» Exercise details
Reproduce exactly the lines of the material beneath, from the line that contains "BoldProgressives.org (@BoldProgressive): POLL: Americans" to the line that contains "1.számú melléklet a", both included, and no other lines.
---------- Data records ----------
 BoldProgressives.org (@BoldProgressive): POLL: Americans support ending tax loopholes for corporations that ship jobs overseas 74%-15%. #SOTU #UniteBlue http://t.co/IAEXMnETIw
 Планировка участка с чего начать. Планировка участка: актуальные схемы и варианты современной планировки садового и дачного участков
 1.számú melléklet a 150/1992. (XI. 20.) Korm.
----------
---------- Data records ----------
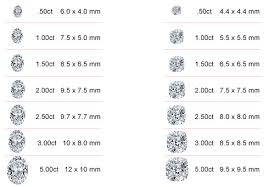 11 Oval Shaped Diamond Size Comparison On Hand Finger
----------
---------- Data records ----------
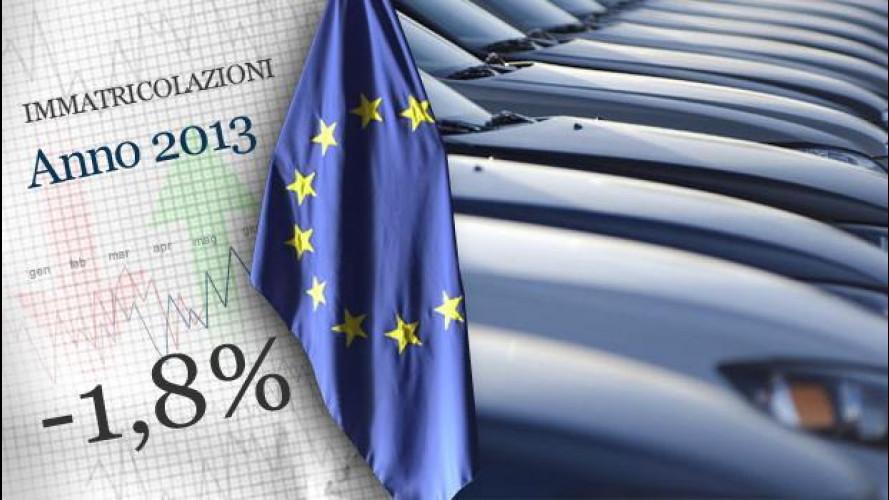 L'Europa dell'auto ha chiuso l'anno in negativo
----------
» Expected output
 BoldProgressives.org (@BoldProgressive): POLL: Americans support ending tax loopholes for corporations that ship jobs overseas 74%-15%. #SOTU #UniteBlue http://t.co/IAEXMnETIw
 Планировка участка с чего начать. Планировка участка: актуальные схемы и варианты современной планировки садового и дачного участков
 1.számú melléklet a 150/1992. (XI. 20.) Korm.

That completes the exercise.